2 – The Diviners – Libba Bray
1920s New York City + strange magical abilities + teens sleuthing to stop a supernatural serial killer? SIGN ME UP. This is one of those books that you pick up at the library because of the cool cover and then run away with it once you finish reading the blurb because it’s so cool. And even at a whopping 500+ pages it just flies by because the writing is just that good. I’m saving my reviews of this series for October. Look out for it then!

Source: Goodreads

3 – A Novel Bookstore – Laurence Cossé
Let me just say… WOW. This birth-of-a-bookstore/mystery novel about the fictional The Good Novel bookstore in Paris and its founders blew me away. A tiny bit slow in some places, but the intertwining narratives of the founders, reviewers, and their loved ones was wonderfully written and lovingly translated from the original French.

Source: Goodreads

4 – A Gathering of Shadows – V. E. Schwab
This whole series is wonderful. I’ve never read anything like the Shades of Magic trilogy, and I am so SO excited that Schwab will be blessing us with a spinoff sequel trilogy, as well as a prequel comic book. Of the trilogy, the second novel was my favorite, and the cover art especially drew me in. The character development is just expert level here, and I can’t wait to get my hands on more of Schwab’s work.

Source: Goodreads

5 – Uprooted – Naomi Novik
This book. THIS. BOOK. I haven’t read a story like this since I picked up the actual Grimm’s Fairytales. The plot is phenomenal, the characters aren’t perfect, or entirely lovable or hateable, and the forest. is. alive.

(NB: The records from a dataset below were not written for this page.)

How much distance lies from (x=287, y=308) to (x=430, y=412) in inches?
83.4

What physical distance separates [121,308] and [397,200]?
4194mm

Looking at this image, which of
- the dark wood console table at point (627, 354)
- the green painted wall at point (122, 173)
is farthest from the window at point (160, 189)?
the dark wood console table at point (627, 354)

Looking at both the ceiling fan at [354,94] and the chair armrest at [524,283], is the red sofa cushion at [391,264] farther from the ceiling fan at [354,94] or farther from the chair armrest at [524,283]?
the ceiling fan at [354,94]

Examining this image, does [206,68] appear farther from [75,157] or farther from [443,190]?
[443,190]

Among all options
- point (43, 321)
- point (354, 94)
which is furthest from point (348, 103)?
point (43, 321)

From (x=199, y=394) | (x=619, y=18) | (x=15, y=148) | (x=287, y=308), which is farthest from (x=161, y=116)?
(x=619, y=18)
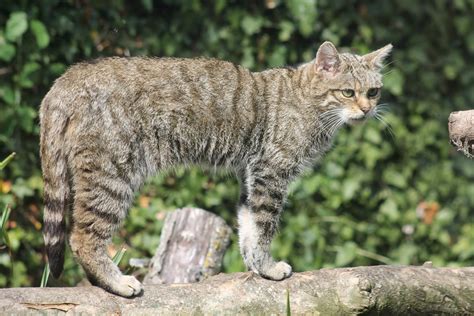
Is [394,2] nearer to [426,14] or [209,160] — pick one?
[426,14]

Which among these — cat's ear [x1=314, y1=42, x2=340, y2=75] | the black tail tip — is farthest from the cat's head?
the black tail tip

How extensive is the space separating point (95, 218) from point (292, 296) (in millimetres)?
916

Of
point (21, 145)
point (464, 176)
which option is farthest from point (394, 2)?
point (21, 145)

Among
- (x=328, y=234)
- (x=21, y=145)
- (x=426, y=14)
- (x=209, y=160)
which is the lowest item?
(x=328, y=234)

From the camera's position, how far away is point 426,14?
6176mm

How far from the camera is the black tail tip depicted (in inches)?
142

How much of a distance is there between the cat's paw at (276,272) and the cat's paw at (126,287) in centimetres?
62

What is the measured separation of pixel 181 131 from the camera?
12.8 feet

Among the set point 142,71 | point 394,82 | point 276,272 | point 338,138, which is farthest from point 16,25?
point 394,82

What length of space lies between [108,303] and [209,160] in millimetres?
1143

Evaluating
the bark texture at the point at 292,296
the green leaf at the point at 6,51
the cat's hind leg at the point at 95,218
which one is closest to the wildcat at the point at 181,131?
the cat's hind leg at the point at 95,218

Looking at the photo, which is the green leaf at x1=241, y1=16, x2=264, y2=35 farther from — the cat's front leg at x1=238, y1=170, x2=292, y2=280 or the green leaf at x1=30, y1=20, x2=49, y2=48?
the cat's front leg at x1=238, y1=170, x2=292, y2=280

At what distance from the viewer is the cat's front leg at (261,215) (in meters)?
4.03

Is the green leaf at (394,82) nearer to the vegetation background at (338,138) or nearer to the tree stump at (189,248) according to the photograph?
the vegetation background at (338,138)
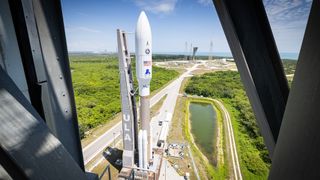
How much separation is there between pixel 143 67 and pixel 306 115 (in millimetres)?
6959

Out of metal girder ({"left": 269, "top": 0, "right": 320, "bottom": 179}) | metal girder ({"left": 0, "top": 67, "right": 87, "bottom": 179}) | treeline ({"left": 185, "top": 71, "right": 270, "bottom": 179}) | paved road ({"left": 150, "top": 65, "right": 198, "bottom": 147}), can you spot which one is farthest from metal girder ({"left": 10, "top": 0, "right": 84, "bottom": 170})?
paved road ({"left": 150, "top": 65, "right": 198, "bottom": 147})

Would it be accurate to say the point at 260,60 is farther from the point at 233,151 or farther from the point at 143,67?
the point at 233,151

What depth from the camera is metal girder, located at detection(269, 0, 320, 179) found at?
1.53 ft

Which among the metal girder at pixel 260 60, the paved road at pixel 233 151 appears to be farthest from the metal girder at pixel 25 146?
the paved road at pixel 233 151

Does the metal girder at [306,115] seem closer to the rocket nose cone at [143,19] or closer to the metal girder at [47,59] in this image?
the metal girder at [47,59]

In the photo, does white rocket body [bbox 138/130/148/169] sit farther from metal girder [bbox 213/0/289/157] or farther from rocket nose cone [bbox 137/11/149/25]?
metal girder [bbox 213/0/289/157]

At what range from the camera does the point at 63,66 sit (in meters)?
1.17

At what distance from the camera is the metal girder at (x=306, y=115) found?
18.3 inches

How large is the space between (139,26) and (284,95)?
6719mm

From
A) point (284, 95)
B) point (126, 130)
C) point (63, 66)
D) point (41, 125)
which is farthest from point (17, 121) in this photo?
point (126, 130)

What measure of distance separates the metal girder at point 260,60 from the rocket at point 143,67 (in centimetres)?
627

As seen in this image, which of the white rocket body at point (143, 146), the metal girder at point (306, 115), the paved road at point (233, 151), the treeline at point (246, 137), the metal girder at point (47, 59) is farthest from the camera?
the treeline at point (246, 137)

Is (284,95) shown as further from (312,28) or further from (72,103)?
(72,103)

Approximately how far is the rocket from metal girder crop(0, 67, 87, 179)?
21.6 feet
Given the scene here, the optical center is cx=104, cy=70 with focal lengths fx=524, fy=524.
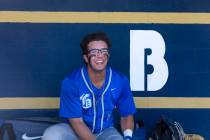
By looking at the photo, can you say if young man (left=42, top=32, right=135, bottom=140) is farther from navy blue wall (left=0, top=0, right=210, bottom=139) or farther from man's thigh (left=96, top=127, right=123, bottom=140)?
navy blue wall (left=0, top=0, right=210, bottom=139)

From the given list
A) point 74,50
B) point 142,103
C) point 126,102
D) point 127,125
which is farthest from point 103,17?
point 127,125

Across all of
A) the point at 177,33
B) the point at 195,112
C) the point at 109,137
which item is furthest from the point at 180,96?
the point at 109,137

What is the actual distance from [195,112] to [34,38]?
4.85ft

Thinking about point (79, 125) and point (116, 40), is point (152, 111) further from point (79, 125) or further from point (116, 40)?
point (79, 125)

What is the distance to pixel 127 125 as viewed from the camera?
12.0 ft

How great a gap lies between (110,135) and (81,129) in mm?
200

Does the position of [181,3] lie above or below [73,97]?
above

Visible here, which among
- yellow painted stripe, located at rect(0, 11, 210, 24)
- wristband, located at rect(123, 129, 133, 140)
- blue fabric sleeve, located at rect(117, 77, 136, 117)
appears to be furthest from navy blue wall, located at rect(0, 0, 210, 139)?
wristband, located at rect(123, 129, 133, 140)

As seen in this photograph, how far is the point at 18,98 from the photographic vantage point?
4293mm

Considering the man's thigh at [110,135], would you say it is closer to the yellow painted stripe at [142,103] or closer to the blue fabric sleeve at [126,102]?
the blue fabric sleeve at [126,102]

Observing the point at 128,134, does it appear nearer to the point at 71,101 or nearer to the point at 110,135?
the point at 110,135

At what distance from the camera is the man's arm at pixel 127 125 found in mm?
3588

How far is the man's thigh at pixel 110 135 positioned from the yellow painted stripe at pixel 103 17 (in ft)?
3.42

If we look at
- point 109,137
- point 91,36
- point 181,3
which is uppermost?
point 181,3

Uprooted gets a lot of hate for the romance aspect of it, but I think it was handled really well and people need to get used to the idea that semi-immortal beings need love too. You don’t hear people complaining about Bella and Edward being together because Edward is like 900 years older than her, do you? So don’t come at me about Agnieszka’s romance. It’s as healthy a love as she is going to get in these crazy times.

Source: Goodreads

6 – Elantris – Brandon Sanderson
An arranged marriage alliance + a religious war + a mysterious plague that only effects the god-like people of Elantris? Trust me when I say the roughly 600 pages are worth it. I haven’t read worldbuilding like this since Robert Jordan’s The Wheel of Time saga — which makes sense if you think about it because Jordan chose Sanderson to finish his work when he was passing.


7 – M Train – Patti Smith
I’ve never read a memoir written by a musician before, and let me tell you, this was delightful. Patti Smith is not just a musician, poet, and author, but also a mother, wife, icon, and member of a former mysterious society. This memoir is written mostly stream-of-consciousness style, but that only adds to the magic of the words. From writing in coffee shops (like I am now), to traveling the globe, to singing in cafeterias at midnight, M Train is sure to inspire you to write more of your own work and see the everyday magic around you.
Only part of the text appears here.